Windows is for games, as is my Xbox, Playstation 2 and Nintendo64. (No, I haven't bought a cube as I haven't seen any games making me want to buy one) My XP box also serves the use of Firefox for web browsing, and recently became a Cygwin terminal to my linux boxes. Windows is good for newbs, and is what I give my mom and sister, so they know what the heck to do with the thing.
Linux is for mythtv, which I got working over the Thanksgiving holiday last week in USA. Seems pretty darn cool. It promises to have more features and mroe stability than any PVR software I tried on either Windows98SE or Win2000. I was disappointed to see Win2000 hang solid literally every other day for this task... Gentoo proved far far far more difficult to set up for this.
Linux is also a firewall box, cvs server, verilog simulator, and will probably bea PCB layouter and stuff too if I ever get everything going on it.
Linux is pretty stable, though I haven't seen many problems with my WinXP box and I don't turn any of these machines off. I never had a PC to use DOS or Windows until after college, and got used to unix environments during my studies. I also use Solaris at work. KDE seems quite agreeable, and offers options for most things so you can change most things if you don't quite like the default way.

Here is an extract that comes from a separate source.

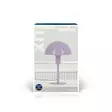 Ellen Mini Table lamp Purple - Lattia- ja pöytävalaisimet - 5704924014185 - 66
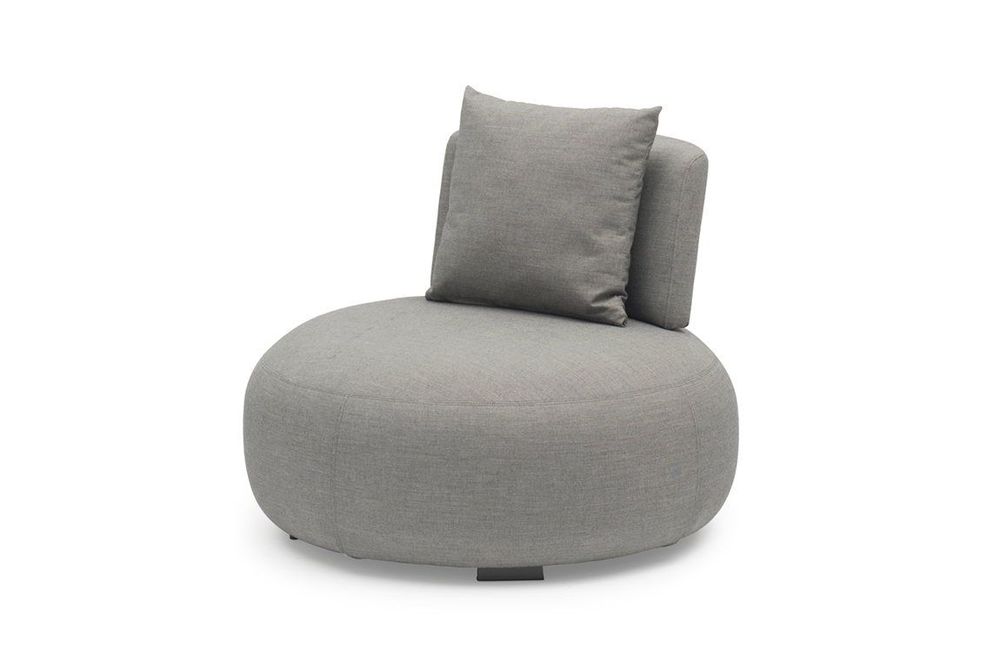 Lawn sofas - BUBBLES low garden lounge - COUTURE JARDIN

Amiga is for email. You know all them email worms, viruses, trojans, etc. going around? I ain't gonna get none of 'em. Period. It's also generally more agreeable to use than Windows. I'm not fond of some of Windows' design decisions, and I'm also not fond of the inability to change them. AmigaOS has been much more intuitive for my personality, and where I didn't like what it did by default I was able to find a utility to change it and make me happier. I like to tinker with things, and Amiga was great for that. With a PC, if you wanted something, you went and bought it. No need for hacking, or rewiring, or adapting, or anything, and was no fun. It's something to develop neat things for, that already exist many times over for other platforms, and thus other platforms don't seem to need crazy ideas figured out anymore. It's already been done over there.
I don't currently have a laptop, but have pretty much decided to get an iBook when I do get a laptop. For the things I imagine using one for the OS is irrelevant. Reading PDF files, typing code in a text editor, watching DVDs, etc. You jsut don't need any particular OS at all for that stuff. I don't envision a laptop as a games machine, that's what my XP box is for... Plus it's unix-alike now, so I should be able to settle in with OSX pretty easily, and I already know I don't like Windows, and I don't look forward to getting Linux running and maintaining it on another machine.
Linux and other unix things are great to use. They are not great to maintain, they can be pretty darn hard to maintain. I imagine Apple has found a way to make it less stressful than Linux has.